The answer to that last question is, maddeningly, “No.” The urge to create will always be there. But so will the chores of everyday life: making coffee, making the bed, making rent. And then there are the big, global chores: comprehensive immigration reform, affordable health care, violence prevention. It is just way too much!
To confront depression is an exercise in separating this exact moment in time from the collective gravity of every single future moment in time. Right now, I am happy. Right now, I am well. Right now, I have a staggering number of things to be grateful for.

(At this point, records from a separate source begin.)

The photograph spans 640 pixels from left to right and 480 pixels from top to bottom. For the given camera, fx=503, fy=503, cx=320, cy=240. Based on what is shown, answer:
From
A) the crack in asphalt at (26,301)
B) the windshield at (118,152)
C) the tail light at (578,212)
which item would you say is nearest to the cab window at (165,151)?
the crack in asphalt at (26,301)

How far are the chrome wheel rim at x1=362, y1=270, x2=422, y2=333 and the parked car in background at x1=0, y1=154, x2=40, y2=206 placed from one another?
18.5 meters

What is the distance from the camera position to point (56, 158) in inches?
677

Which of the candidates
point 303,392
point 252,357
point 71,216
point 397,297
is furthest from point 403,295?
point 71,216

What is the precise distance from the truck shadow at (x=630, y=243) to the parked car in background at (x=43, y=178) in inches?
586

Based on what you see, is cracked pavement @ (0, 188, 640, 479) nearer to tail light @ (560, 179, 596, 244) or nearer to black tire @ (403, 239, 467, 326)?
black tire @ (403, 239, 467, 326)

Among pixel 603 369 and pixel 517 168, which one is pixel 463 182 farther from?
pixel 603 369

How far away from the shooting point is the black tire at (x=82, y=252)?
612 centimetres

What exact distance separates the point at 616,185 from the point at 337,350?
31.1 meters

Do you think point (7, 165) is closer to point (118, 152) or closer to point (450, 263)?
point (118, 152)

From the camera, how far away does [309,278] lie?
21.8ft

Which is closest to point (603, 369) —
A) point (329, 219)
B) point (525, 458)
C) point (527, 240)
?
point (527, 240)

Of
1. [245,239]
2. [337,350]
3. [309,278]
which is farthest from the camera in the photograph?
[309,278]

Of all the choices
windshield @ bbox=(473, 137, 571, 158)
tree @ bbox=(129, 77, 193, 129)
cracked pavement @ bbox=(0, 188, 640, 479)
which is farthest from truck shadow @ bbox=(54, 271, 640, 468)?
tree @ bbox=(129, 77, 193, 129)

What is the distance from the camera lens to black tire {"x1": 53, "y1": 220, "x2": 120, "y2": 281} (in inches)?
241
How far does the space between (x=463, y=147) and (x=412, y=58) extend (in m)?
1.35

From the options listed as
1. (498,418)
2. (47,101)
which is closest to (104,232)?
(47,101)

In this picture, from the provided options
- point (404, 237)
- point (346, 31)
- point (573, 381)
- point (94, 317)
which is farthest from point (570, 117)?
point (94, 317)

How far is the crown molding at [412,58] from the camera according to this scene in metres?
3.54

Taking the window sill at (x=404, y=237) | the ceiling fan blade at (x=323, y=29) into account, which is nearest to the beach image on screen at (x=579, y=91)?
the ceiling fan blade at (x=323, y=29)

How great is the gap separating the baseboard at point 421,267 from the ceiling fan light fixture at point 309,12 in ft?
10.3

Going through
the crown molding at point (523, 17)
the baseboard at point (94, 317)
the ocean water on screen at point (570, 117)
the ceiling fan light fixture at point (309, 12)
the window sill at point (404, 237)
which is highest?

Right now, I am making pesto risotto with my dad. We are standing in the kitchen. We are chopping garlic. We are stirring and stirring, waiting for the onions to go see-through and the chicken stock to get soaked up. We are waiting for food chemistry to happen.
Then it will be time to eat.
And here’s the recipe:
- 1 stick of unsalted butter, softened (or slightly melted)
- 1 cup of sugar
- 1 teaspoon anise seed (or ground anise)
- 3 eggs, beaten
- 3 cups of all purpose flour, more or less (use 1 cup at a time and add as needed)
In a large mixing bowl, add the very soft butter, sugar, and anise. Mix together with wooden spoon or mixer. Then add the eggs and mix well. Add the flour and continue to mix until mixture is stiff enough to put out on cutting board or clean table. Roll out the cookie dough until about 1/8 to 1/4 inch thick. (Some like thicker cookies and some like thinner cookies.) Use enough flour to keep the mixture from sticking to the rolling pin or the board. Put on cookie sheet lined with paper bags (Cut paper bags to make them flat.) or parchment paper. Bake at 375 degrees about 20 minutes or until lightly browned.